Text segment:
** Begin **
Robert Donald Hunt (born 7 July 1995) is an English professional footballer who plays as a right back for Leyton Orient. He has played in the English Football League for Brighton & Hove Albion and Oldham Athletic.

Career

Brighton & Hove Albion
Born in Dagenham, Greater London, Hunt joined Brighton & Hove Albion when he was twelve. After progressing through the club's youth system and the development squad, Hunt signed his first professional contract in May 2013. Two years later, he signed another contract for another season.

Hunt made his first-team debut for Brighton on 9 August 2016 in a 4–0 home victory over Colchester United in the EFL Cup, playing the full 90 minutes. Hunt made his league debut for Brighton on 17 September against Burton Albion, coming on for Bruno in the 73rd minute. After making his debut, Hunt was quoted as saying: "It was a great experience and I'm just delighted to have made my league debut after coming here when I was 15 or 16. It was a great experience and I thoroughly enjoyed it."
** End **
Exercises to complete:
- 1) In the biography of Robert Hunt, which team did Brighton beat in his first-team debut?
- 2) Duplicate the biography of Robert Hunt from "Robert Donald Hunt" to "for another season.".
- 3) Write the next part of the biography of Robert Hunt, picking up after its final sentence.

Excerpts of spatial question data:
** Begin **
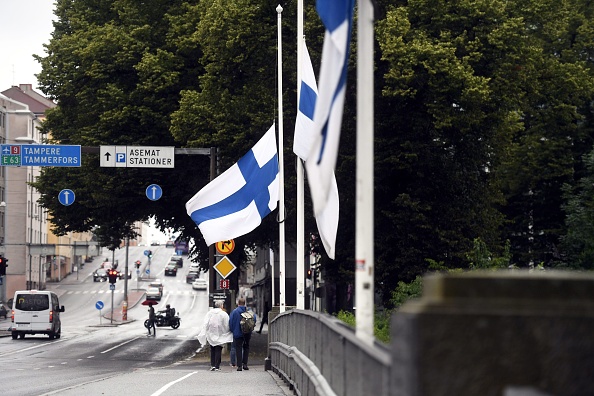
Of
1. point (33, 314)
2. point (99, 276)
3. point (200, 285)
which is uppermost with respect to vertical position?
point (99, 276)

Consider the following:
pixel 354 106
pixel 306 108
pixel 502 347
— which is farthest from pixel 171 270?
pixel 502 347

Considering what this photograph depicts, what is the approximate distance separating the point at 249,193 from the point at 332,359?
1385 centimetres

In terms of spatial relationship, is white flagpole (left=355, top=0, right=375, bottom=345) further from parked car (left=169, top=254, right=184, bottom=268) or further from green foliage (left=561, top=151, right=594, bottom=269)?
parked car (left=169, top=254, right=184, bottom=268)

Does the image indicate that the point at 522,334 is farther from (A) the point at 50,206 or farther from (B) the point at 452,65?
(A) the point at 50,206

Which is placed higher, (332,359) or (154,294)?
(332,359)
** End **
Expected responses:
- 1) Colchester United

- 2)
Robert Donald Hunt (born 7 July 1995) is an English professional footballer who plays as a right back for Leyton Orient. He has played in the English Football League for Brighton & Hove Albion and Oldham Athletic.

Career

Brighton & Hove Albion
Born in Dagenham, Greater London, Hunt joined Brighton & Hove Albion when he was twelve. After progressing through the club's youth system and the development squad, Hunt signed his first professional contract in May 2013. Two years later, he signed another contract for another season.

- 3)
Following his good performance in the EFL Cup and the development squad in the first half of the 2017–18 season, Hunt signed a contract with the club, keeping him until 2018. Upon leaving the club, Hunt reflected on his time at Brighton & Hove Albion, quoting: "I can't thank them [Simon and Vic] enough and it feels like I've known them for longer than five or six years. Seeing them every day, learning off them and seeing how good their coaching is, has made me into a better player."

Oldham Athletic
After being told by the club that he was to be loaned out, Hunt joined League One club Oldham Athletic on 26 January 2017 on a loan deal lasting until the end of the 2016–17 season. He made his debut four days later, coming on as an 84th-minute substitute in a 2–1 home loss against Bradford City. In a follow up match, he played the whole 90 minutes as Oldham won 1–0 away to Chesterfield. He started eight more matches before suffering hamstring injuries. Although he later recovered from a hamstring injury for the second time, Hunt, however, remained out of the first team for the rest of the season. After making ten appearances, Hunt returned to his parent club at the end of the season.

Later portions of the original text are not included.